>>

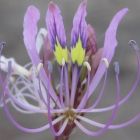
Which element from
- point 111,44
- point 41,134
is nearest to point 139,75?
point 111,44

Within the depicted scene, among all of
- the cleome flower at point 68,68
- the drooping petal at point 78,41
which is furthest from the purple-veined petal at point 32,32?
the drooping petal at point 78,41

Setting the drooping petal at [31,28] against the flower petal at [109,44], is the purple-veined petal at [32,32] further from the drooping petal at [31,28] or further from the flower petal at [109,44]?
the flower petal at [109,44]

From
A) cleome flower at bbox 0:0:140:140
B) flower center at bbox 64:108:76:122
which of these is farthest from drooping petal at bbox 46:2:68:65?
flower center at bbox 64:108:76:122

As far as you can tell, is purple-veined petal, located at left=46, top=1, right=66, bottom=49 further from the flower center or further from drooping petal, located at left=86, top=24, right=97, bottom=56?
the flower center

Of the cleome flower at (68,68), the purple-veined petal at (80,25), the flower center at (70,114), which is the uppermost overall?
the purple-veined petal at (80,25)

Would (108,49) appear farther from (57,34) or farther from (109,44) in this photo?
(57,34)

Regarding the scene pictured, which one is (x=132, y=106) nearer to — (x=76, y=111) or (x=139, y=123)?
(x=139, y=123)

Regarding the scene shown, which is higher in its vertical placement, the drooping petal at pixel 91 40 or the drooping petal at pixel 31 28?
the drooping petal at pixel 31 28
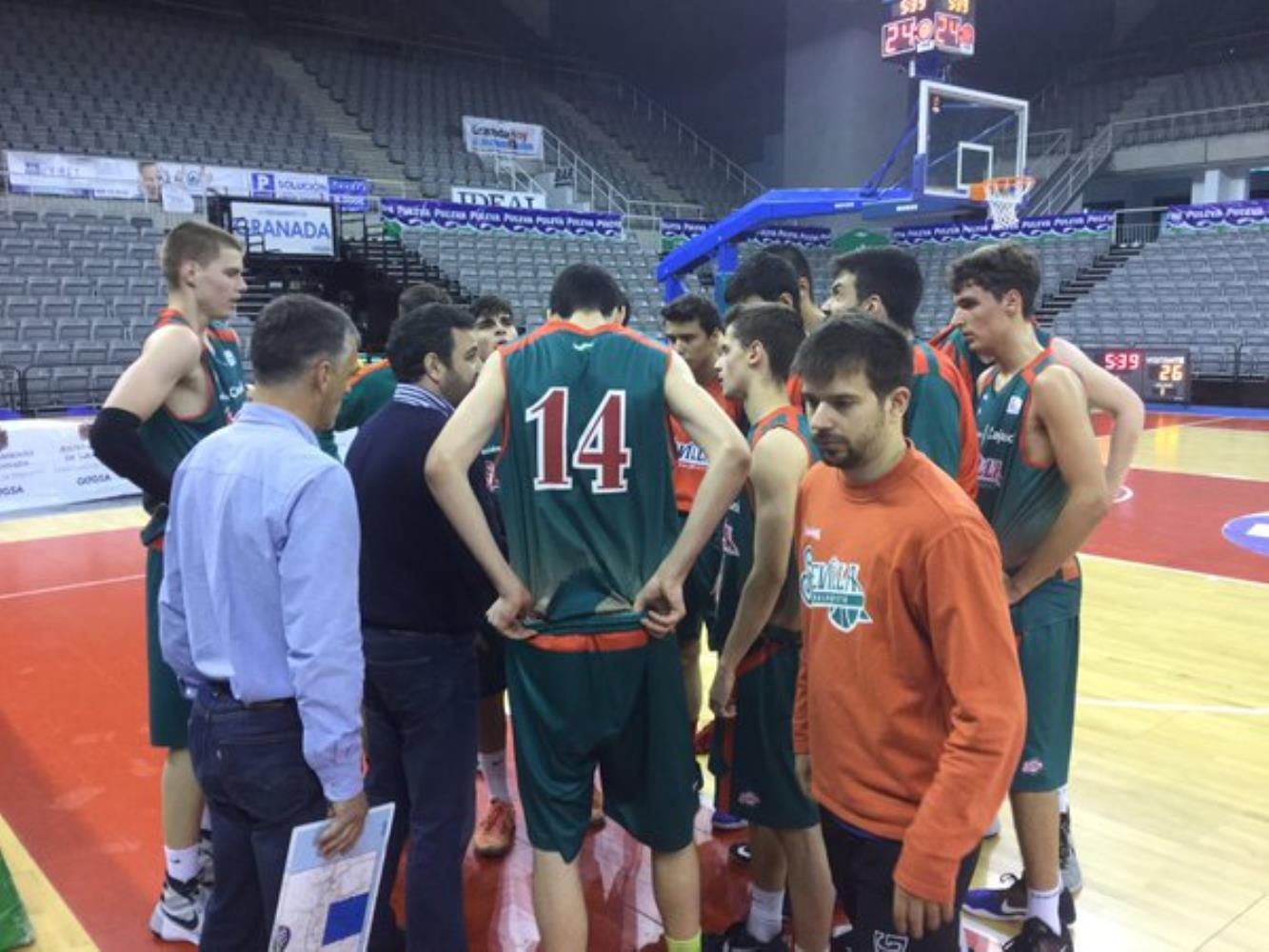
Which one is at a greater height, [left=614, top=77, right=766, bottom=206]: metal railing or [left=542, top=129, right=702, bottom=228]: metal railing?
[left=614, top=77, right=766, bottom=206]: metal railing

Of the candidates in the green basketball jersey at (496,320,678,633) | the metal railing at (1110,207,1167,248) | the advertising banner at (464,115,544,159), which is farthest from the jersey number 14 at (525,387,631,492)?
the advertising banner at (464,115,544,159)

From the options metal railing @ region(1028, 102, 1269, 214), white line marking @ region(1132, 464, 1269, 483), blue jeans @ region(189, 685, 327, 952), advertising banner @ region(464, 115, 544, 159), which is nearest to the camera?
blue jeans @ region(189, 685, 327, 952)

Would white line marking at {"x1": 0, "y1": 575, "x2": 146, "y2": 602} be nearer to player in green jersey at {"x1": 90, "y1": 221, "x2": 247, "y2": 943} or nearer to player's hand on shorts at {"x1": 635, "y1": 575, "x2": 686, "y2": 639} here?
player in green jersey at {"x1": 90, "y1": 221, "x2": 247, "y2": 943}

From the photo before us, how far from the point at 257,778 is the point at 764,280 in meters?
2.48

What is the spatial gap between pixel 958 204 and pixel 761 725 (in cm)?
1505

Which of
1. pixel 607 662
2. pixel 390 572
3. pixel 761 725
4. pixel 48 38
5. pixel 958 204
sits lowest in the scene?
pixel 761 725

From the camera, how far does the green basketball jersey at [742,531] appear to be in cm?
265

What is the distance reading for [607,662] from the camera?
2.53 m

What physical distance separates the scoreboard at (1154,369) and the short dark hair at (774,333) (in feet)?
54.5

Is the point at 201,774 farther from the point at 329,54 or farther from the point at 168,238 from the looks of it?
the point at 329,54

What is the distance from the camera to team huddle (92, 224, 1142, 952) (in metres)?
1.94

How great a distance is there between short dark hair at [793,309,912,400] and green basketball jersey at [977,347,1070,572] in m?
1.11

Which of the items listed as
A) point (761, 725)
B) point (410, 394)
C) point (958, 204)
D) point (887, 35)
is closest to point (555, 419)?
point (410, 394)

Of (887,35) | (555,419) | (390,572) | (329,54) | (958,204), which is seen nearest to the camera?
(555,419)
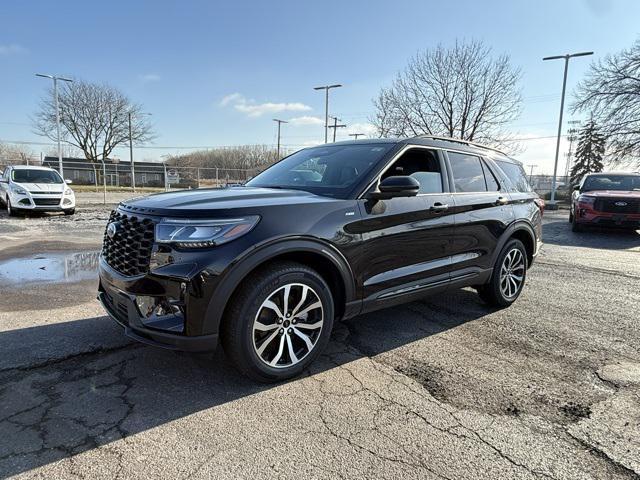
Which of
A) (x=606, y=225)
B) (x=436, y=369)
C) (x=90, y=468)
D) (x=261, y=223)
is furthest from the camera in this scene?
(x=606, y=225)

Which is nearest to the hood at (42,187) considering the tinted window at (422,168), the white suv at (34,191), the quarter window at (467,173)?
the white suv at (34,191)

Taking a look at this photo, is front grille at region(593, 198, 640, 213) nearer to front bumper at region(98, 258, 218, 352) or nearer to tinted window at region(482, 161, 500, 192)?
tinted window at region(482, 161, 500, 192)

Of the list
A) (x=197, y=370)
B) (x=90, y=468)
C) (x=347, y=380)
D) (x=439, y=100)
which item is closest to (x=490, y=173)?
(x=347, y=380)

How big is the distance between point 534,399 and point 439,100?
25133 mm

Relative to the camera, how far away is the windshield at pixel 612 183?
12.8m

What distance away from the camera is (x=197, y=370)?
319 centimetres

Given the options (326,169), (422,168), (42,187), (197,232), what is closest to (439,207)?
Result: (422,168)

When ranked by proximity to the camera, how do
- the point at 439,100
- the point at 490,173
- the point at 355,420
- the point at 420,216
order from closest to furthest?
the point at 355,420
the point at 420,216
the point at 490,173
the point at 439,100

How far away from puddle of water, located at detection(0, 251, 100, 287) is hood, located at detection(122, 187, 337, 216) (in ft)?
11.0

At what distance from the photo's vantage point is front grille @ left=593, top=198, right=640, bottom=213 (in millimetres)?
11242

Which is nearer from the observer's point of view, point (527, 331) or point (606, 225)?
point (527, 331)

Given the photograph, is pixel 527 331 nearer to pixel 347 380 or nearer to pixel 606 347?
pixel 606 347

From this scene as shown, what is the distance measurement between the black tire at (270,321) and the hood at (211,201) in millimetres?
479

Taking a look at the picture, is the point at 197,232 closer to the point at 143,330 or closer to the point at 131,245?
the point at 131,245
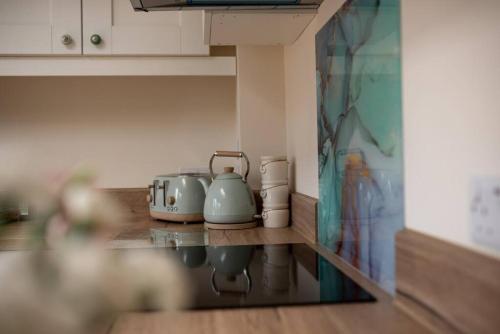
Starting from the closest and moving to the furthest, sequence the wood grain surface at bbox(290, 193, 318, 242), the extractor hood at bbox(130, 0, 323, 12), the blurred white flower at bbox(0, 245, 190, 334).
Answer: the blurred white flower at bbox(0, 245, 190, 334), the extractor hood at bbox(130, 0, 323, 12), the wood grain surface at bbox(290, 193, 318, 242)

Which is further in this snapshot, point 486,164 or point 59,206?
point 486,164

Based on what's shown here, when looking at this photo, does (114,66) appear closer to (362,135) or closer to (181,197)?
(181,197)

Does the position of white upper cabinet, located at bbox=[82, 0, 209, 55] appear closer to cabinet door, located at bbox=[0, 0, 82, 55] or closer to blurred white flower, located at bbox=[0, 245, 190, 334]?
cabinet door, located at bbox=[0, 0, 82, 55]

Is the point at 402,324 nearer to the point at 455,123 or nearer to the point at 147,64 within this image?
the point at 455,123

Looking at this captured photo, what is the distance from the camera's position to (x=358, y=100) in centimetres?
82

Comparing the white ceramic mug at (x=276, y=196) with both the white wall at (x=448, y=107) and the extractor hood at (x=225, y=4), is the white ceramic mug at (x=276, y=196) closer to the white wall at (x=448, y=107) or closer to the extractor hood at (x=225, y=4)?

<<

Generate a word-for-word copy of the preceding records, excluding all pictures.

Which element from
- point 111,44
- point 41,134
is nearest to point 139,75?
point 111,44

Within the depicted scene, among all of
- the cleome flower at point 68,68
- the drooping petal at point 78,41
which is furthest from the purple-veined petal at point 32,32?
the drooping petal at point 78,41

Setting the drooping petal at [31,28] against the flower petal at [109,44], is the purple-veined petal at [32,32] further from the drooping petal at [31,28] or further from the flower petal at [109,44]?
the flower petal at [109,44]

From
A) cleome flower at bbox 0:0:140:140
B) flower center at bbox 64:108:76:122
which of these is farthest from drooping petal at bbox 46:2:68:65?
flower center at bbox 64:108:76:122

As far as you can tell, is purple-veined petal, located at left=46, top=1, right=66, bottom=49 further from the flower center or further from drooping petal, located at left=86, top=24, right=97, bottom=56?
the flower center

Of the cleome flower at (68,68), the purple-veined petal at (80,25), the flower center at (70,114), which is the uppermost overall?
the purple-veined petal at (80,25)

Would (108,49) appear farther from (57,34) or farther from (109,44) in this photo?
(57,34)

Regarding the scene pictured, which one is (x=132, y=106) nearer to — (x=76, y=111) or (x=139, y=123)?
(x=139, y=123)

Regarding the scene shown, which is higher in its vertical placement, the drooping petal at pixel 91 40 or the drooping petal at pixel 31 28?
the drooping petal at pixel 31 28
Which one is at a greater height, [left=614, top=77, right=766, bottom=206]: metal railing or [left=542, top=129, right=702, bottom=228]: metal railing?
[left=614, top=77, right=766, bottom=206]: metal railing

Of the candidates in the green basketball jersey at (496,320,678,633) | the metal railing at (1110,207,1167,248) | the advertising banner at (464,115,544,159), which is farthest from the jersey number 14 at (525,387,631,492)?
the advertising banner at (464,115,544,159)

From the options metal railing @ region(1028, 102, 1269, 214), white line marking @ region(1132, 464, 1269, 483), blue jeans @ region(189, 685, 327, 952), advertising banner @ region(464, 115, 544, 159), which is nearest to the camera?
blue jeans @ region(189, 685, 327, 952)

Would white line marking at {"x1": 0, "y1": 575, "x2": 146, "y2": 602} be nearer to player in green jersey at {"x1": 90, "y1": 221, "x2": 247, "y2": 943} or nearer to player's hand on shorts at {"x1": 635, "y1": 575, "x2": 686, "y2": 639} here?
player in green jersey at {"x1": 90, "y1": 221, "x2": 247, "y2": 943}

From the photo before us, how far from the point at 257,778 is the point at 764,280 in meters?
2.48

What is the spatial gap between pixel 958 204 and pixel 761 725 (in cm)?
1505

Which of
1. pixel 607 662
2. pixel 390 572
3. pixel 761 725
4. pixel 48 38
5. pixel 958 204
sits lowest in the scene?
pixel 761 725

From the camera, how far does the green basketball jersey at [742,531] appear to be in cm?
265

What is the distance reading for [607,662] from the camera?
2.53 m

What physical distance separates the scoreboard at (1154,369) and the short dark hair at (774,333) (in feet)?
54.5

Is the point at 201,774 farther from the point at 329,54 or farther from the point at 168,238 from the looks of it?
the point at 329,54

What is the distance from the camera to team huddle (92, 224, 1142, 952) (in metres)?
1.94

How great a distance is there between short dark hair at [793,309,912,400] and green basketball jersey at [977,347,1070,572] in m?
1.11

Which of the items listed as
A) point (761, 725)
B) point (410, 394)
C) point (958, 204)
D) point (887, 35)
is closest to point (555, 419)?
point (410, 394)

Of (887,35) | (555,419) | (390,572) | (329,54) | (958,204), which is seen nearest to the camera?
(555,419)
Which of
A) (x=606, y=225)
B) (x=436, y=369)
C) (x=90, y=468)
D) (x=261, y=223)
is furthest from the camera in this scene?
(x=606, y=225)

Which is nearest to the hood at (42,187) considering the tinted window at (422,168), the white suv at (34,191), the quarter window at (467,173)?
the white suv at (34,191)

Taking a look at this photo, is front grille at region(593, 198, 640, 213) nearer to front bumper at region(98, 258, 218, 352) or nearer to tinted window at region(482, 161, 500, 192)?
tinted window at region(482, 161, 500, 192)

Of the list
A) (x=197, y=370)
B) (x=90, y=468)
C) (x=347, y=380)
D) (x=439, y=100)
which item is closest to (x=490, y=173)?
(x=347, y=380)

How big is the distance between point 534,399 and point 439,100?
25133 mm

Relative to the camera, how far away is the windshield at pixel 612 183?
12.8m

What distance away from the camera is (x=197, y=370)?
319 centimetres

Given the options (326,169), (422,168), (42,187), (197,232), what is closest to (439,207)?
Result: (422,168)

When ranked by proximity to the camera, how do
- the point at 439,100
- the point at 490,173
- the point at 355,420
- the point at 420,216
order from closest to furthest?
the point at 355,420
the point at 420,216
the point at 490,173
the point at 439,100

How far away from puddle of water, located at detection(0, 251, 100, 287) is hood, located at detection(122, 187, 337, 216) (in ft)?
11.0

At what distance from the photo's vantage point is front grille @ left=593, top=198, right=640, bottom=213 (in millimetres)?
11242

Which is nearer from the observer's point of view, point (527, 331) or point (606, 225)?
point (527, 331)

Given the photograph, is pixel 527 331 nearer to pixel 347 380 or nearer to pixel 606 347?
pixel 606 347

From this scene as shown, what is the distance measurement between the black tire at (270,321) and the hood at (211,201) in millimetres?
479

Taking a look at the picture, is the point at 197,232 closer to the point at 143,330 or closer to the point at 131,245?
the point at 131,245
Starting from the closest and moving to the furthest, sequence the wood grain surface at bbox(290, 193, 318, 242), the extractor hood at bbox(130, 0, 323, 12), the blurred white flower at bbox(0, 245, 190, 334).
Answer: the blurred white flower at bbox(0, 245, 190, 334), the extractor hood at bbox(130, 0, 323, 12), the wood grain surface at bbox(290, 193, 318, 242)

Which is further in this snapshot, point 486,164 or point 59,206?
point 486,164

Based on what's shown here, when looking at this photo, does (114,66) appear closer to (362,135) or closer to (181,197)?
(181,197)

Does the position of white upper cabinet, located at bbox=[82, 0, 209, 55] appear closer to cabinet door, located at bbox=[0, 0, 82, 55] or closer to blurred white flower, located at bbox=[0, 245, 190, 334]?
cabinet door, located at bbox=[0, 0, 82, 55]

Is the point at 402,324 nearer to the point at 455,123 or nearer to the point at 147,64 within this image?
the point at 455,123

Looking at this captured photo, what is the distance from the camera's position to (x=358, y=100) in centimetres?
82

Comparing the white ceramic mug at (x=276, y=196) with both the white wall at (x=448, y=107) and the extractor hood at (x=225, y=4), is the white ceramic mug at (x=276, y=196) closer to the white wall at (x=448, y=107) or closer to the extractor hood at (x=225, y=4)?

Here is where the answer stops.